Evers proposed dedicating the same amount to the program that is specified in the current bill in his 2025-27 state budget, but Republican lawmakers rejected that proposal.

Evers’ spokesperson Britt Cudaback said in an email to the Examiner that there is “virtually no basis for such a concern” and it’s “an absolutely bogus excuse.” She noted Evers’ previous support for the effort as well as email exchanges between Penterman’s office and Evers’ office, which were shared with the Examiner.

On Jan. 29, the day the bill received a public hearing, Penterman emailed Evers’ office asking for assurances that Evers would not use his partial veto power on the bill before he would schedule a committee vote.

On Feb. 2, two days before the committee was to vote, Zach Madden, Evers’ legislative affairs director, confirmed in an email to Penterman that Evers would not use his partial veto power on the bill as long as it remained in its original form.

“As you may recall, the Governor has been extremely supportive of the program and has proposed funding the UW Missing-in-Action Recovery and Identification Project in the last three of his biennial budgets,” Madden wrote. “It has been your Republican colleagues on the Joint Committee on Finance that have removed it each time. We would need to review any amendments to the bill to extend this same commitment if there were to be any changes from what was originally proposed.”

Cudaback said on Wednesday that “it seems Republicans simply don’t want to fund a program that helps identify and recover the remains of Wisconsin veterans who are missing in action, and that’s no one’s fault but their own.”

Democratic lawmakers gathered with a handful of veterans after the meeting to criticize the delay and call for Republican lawmakers to advance the bill. They stood in front of the POW/MIA Chair of Honor, a permanently empty, dedicated seat to represent service members who never returned, in the rotunda of the Wisconsin State Capitol.

Sinicki said at the press conference that Vos is to blame for the bill being pulled from the calendar. She called for people who live in districts represented by Republicans to call their legislators and “tell them to stand up to Robin Vos.”

“[Vos] is the one and only person holding up this bill, and it’s because of his crazy hatred for our UW system.
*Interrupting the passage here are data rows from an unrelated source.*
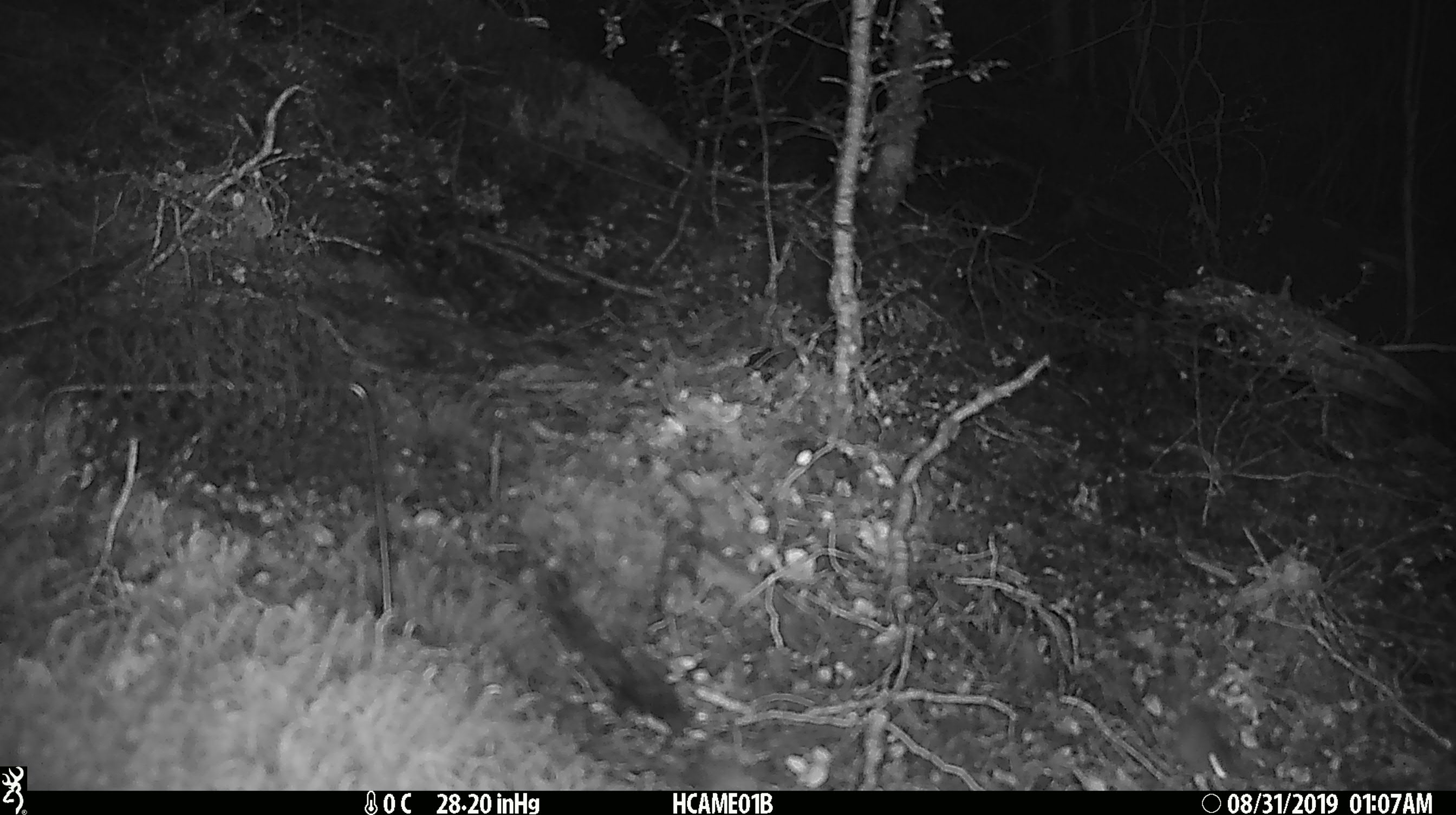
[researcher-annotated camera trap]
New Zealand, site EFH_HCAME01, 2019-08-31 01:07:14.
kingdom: Animalia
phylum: Chordata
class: Mammalia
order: Rodentia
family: Muridae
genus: Mus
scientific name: Mus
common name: mouse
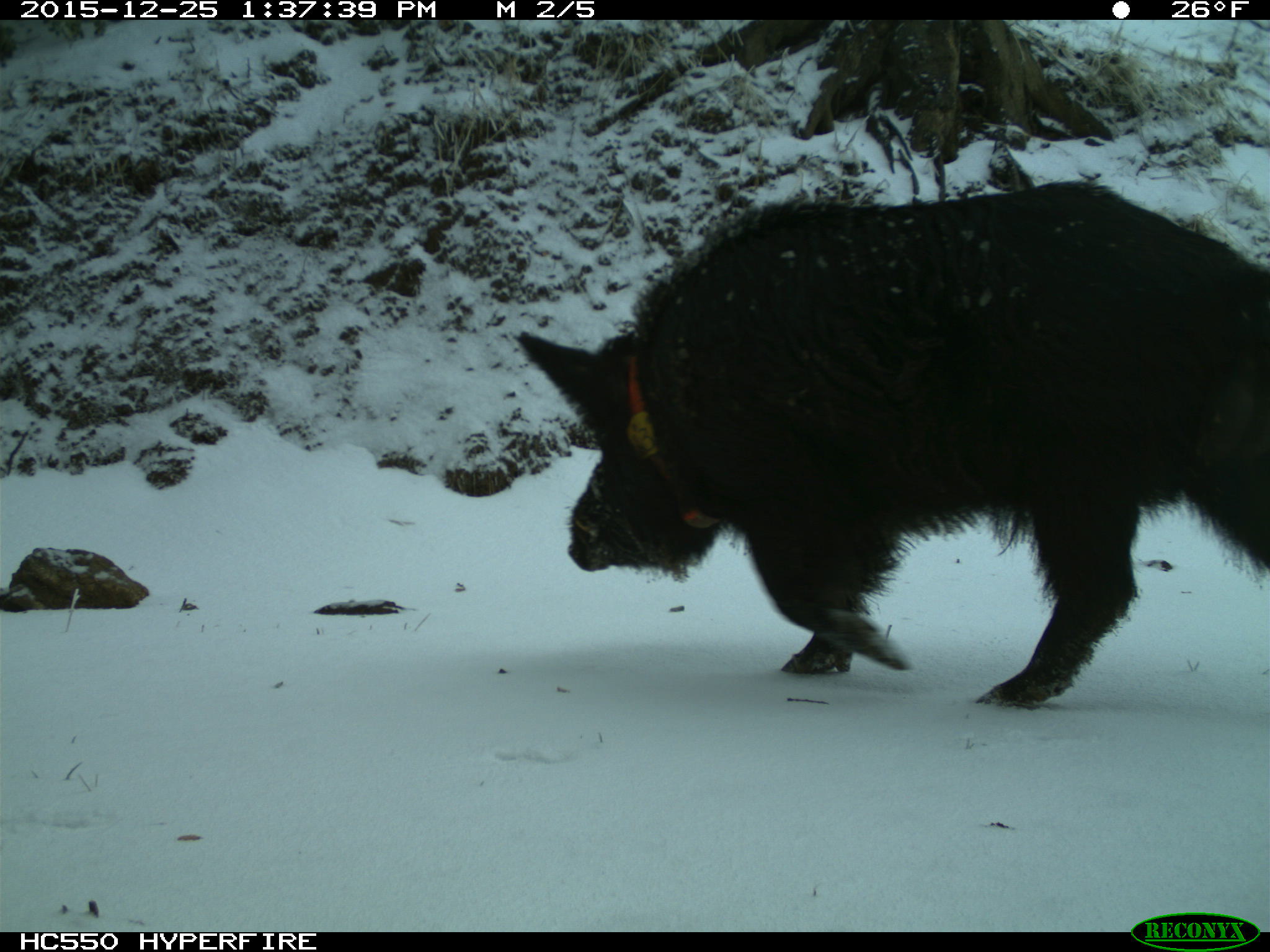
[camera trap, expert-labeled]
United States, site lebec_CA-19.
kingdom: Animalia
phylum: Chordata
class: Mammalia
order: Artiodactyla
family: Suidae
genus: Sus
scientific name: Sus scrofa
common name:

That is the only reason why he’s holding this bill,” Sinicki said. “It is time for him to put that hatred aside and do what’s right for our military families.”
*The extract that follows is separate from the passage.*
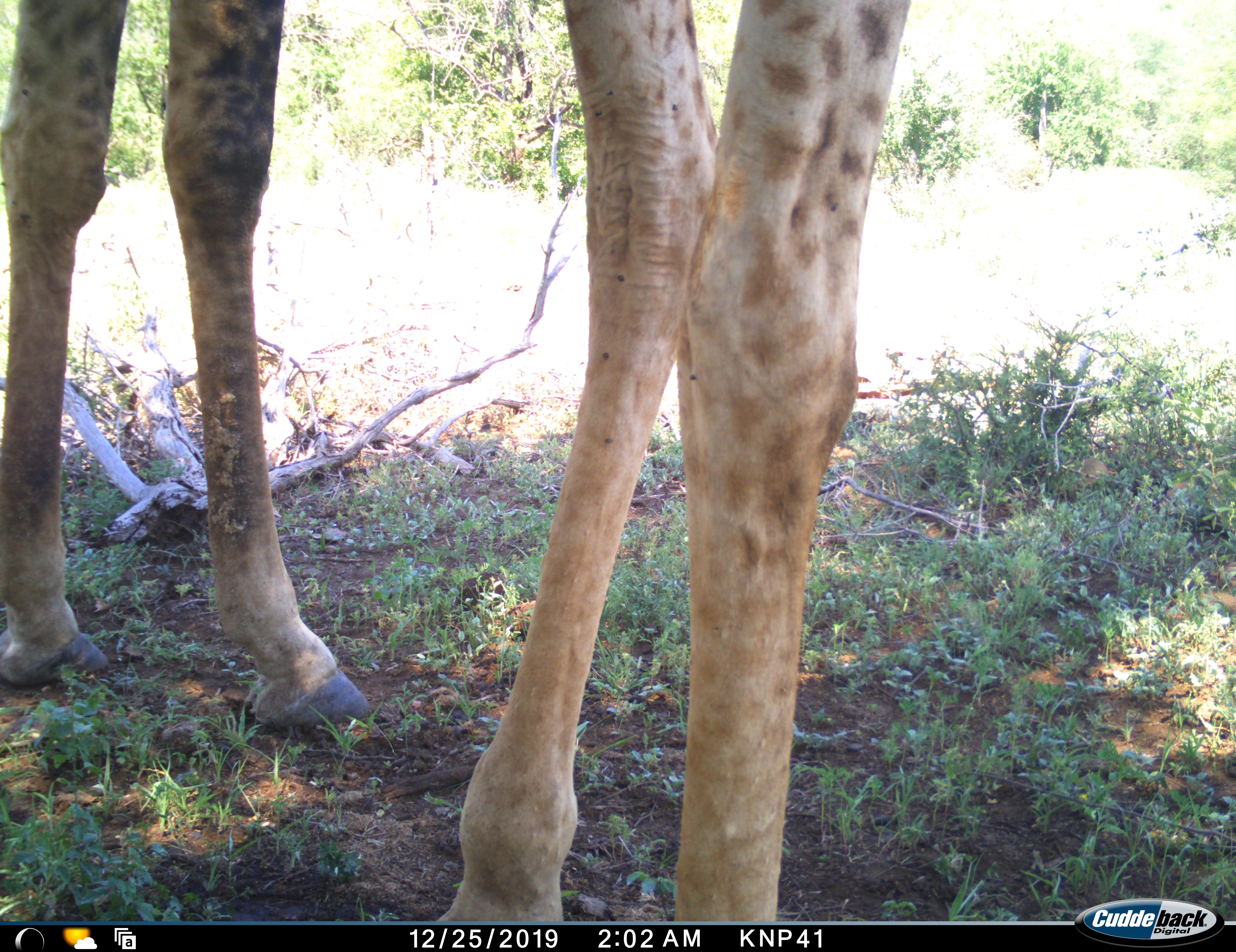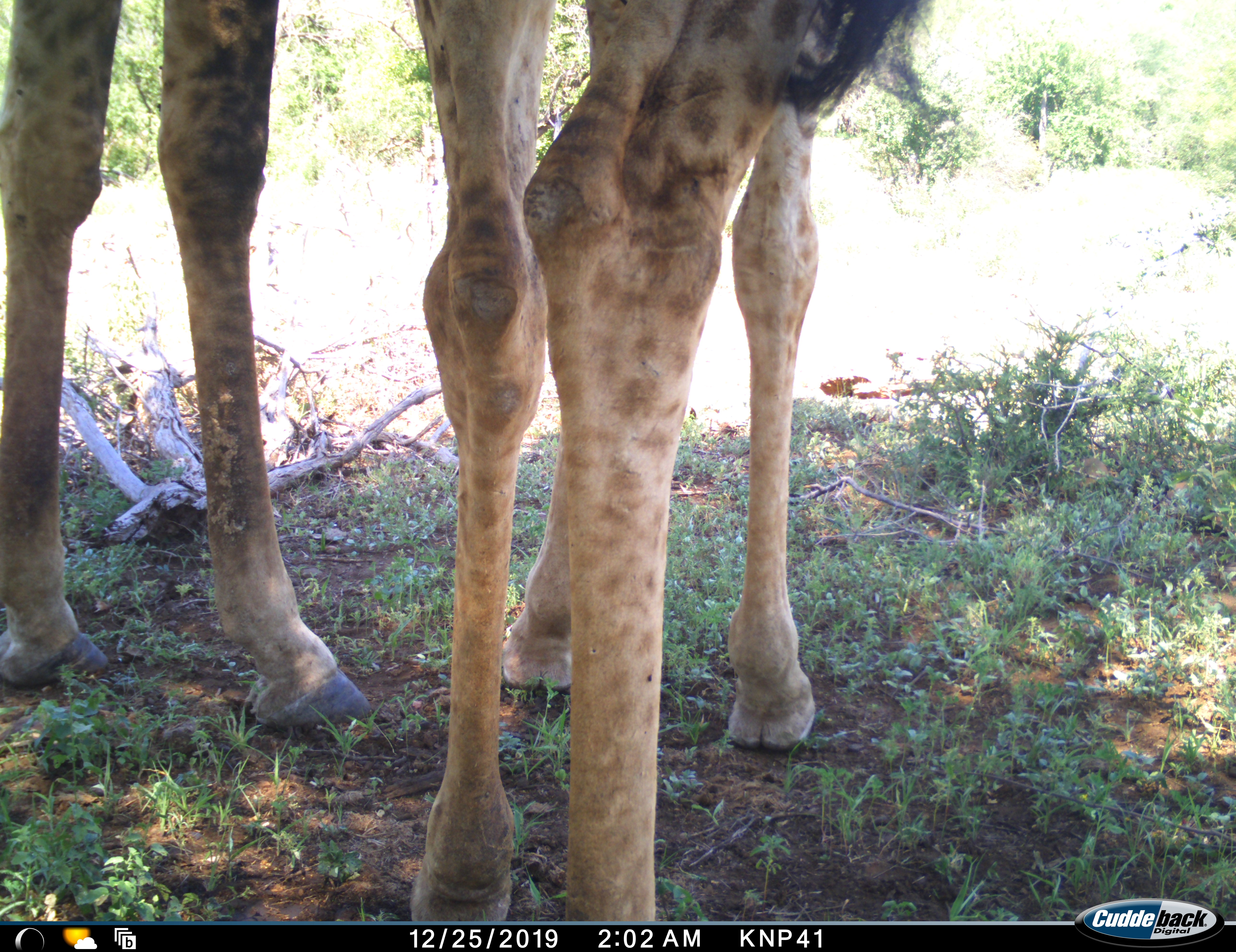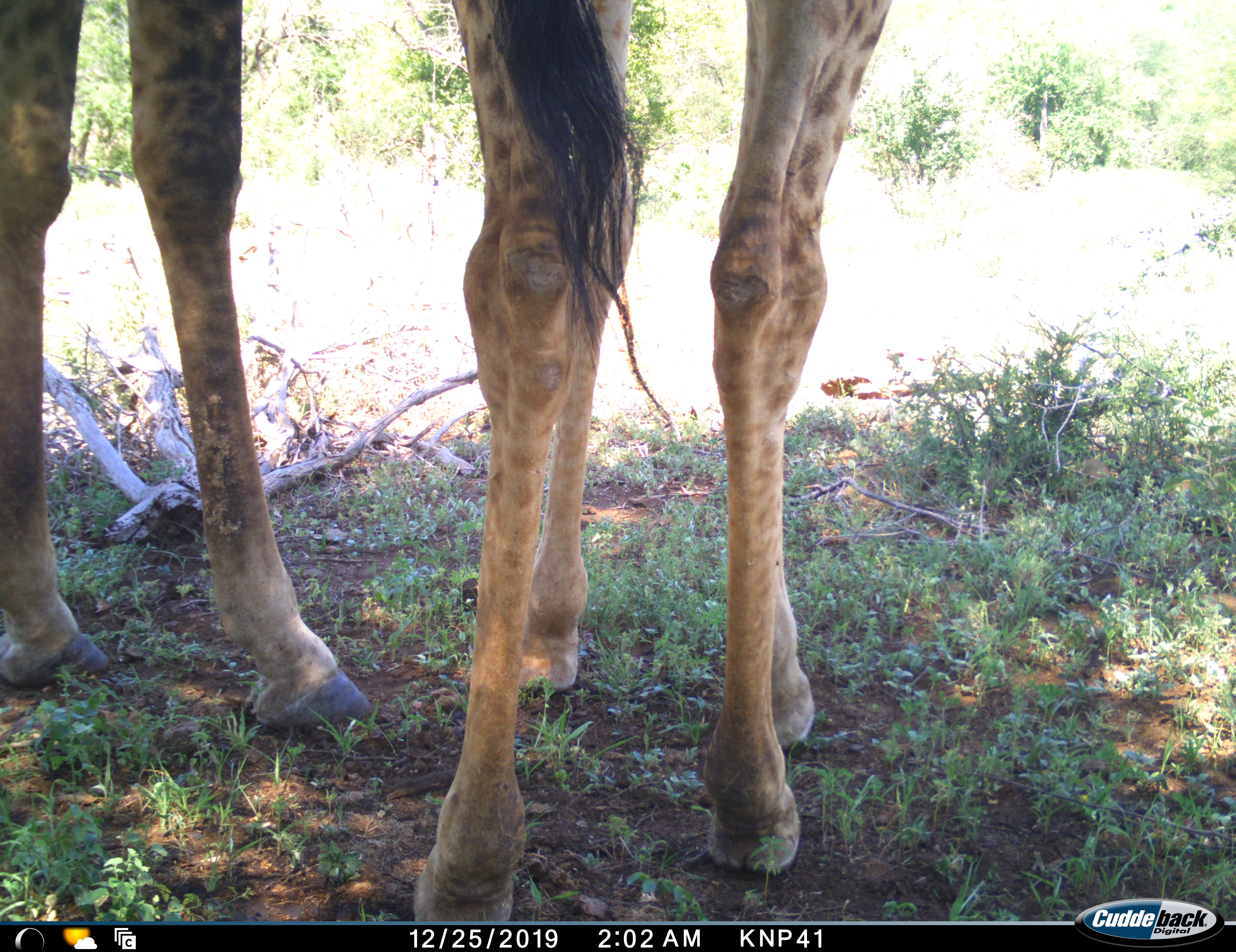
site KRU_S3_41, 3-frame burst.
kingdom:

Republican lawmakers have criticized the UW system for an array of reasons, including its spending, and sought to cut the UW budget in recent years. Vos, the state’s longest-serving Assembly speaker, has also been at the center of a number of bipartisan bills being blocked this session, including one to provide Medicaid coverage to postpartum mothers and to expand health insurance coverage of breast cancer screenings for at-risk women. His office did not respond to a request for comment from the Examiner by the time of publication.
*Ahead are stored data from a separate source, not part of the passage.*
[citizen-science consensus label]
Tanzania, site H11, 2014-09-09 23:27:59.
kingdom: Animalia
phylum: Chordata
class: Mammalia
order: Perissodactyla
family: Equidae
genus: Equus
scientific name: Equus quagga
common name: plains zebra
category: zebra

Rep. Maureen McCarville (D-DeForest) spoke about her late uncle who died serving in the south Pacific in World War II. She said his remains were identified and returned seven decades after his death.

“I can’t say enough how much this project means to families out there… We need to fund this so that every other family can have that same closure,” McCarville said. “There are no words to express how disappointed I am sitting on the vets committee knowing that the chair of that committee, who is also an active service member, allowed this to be pulled from his agenda.”

Wisconsin VFW Adjutant Adam Wallace quoted the Soldier’s Creed, which says “never leave a fallen comrade,” and said the bill would help ensure this promise is kept. 

“We as a state have the opportunity to advance this piece of legislation, but unfortunately, petty politics and backroom politics has led to this being off the floor, and we are tired of the games,” Wallace said. “These games have real consequences. Every day, every year, every legislative session this does not pass is one next of kin or family member who can’t bring that closure.” 

Sinicki told the Examiner that the concerns about a partial veto are “an excuse they’re using to cover their butts.” She said barring some change, she thinks this is likely the end of the line for the bill this session. 

“I would find it hard to believe that they would do anything at this point,” she said.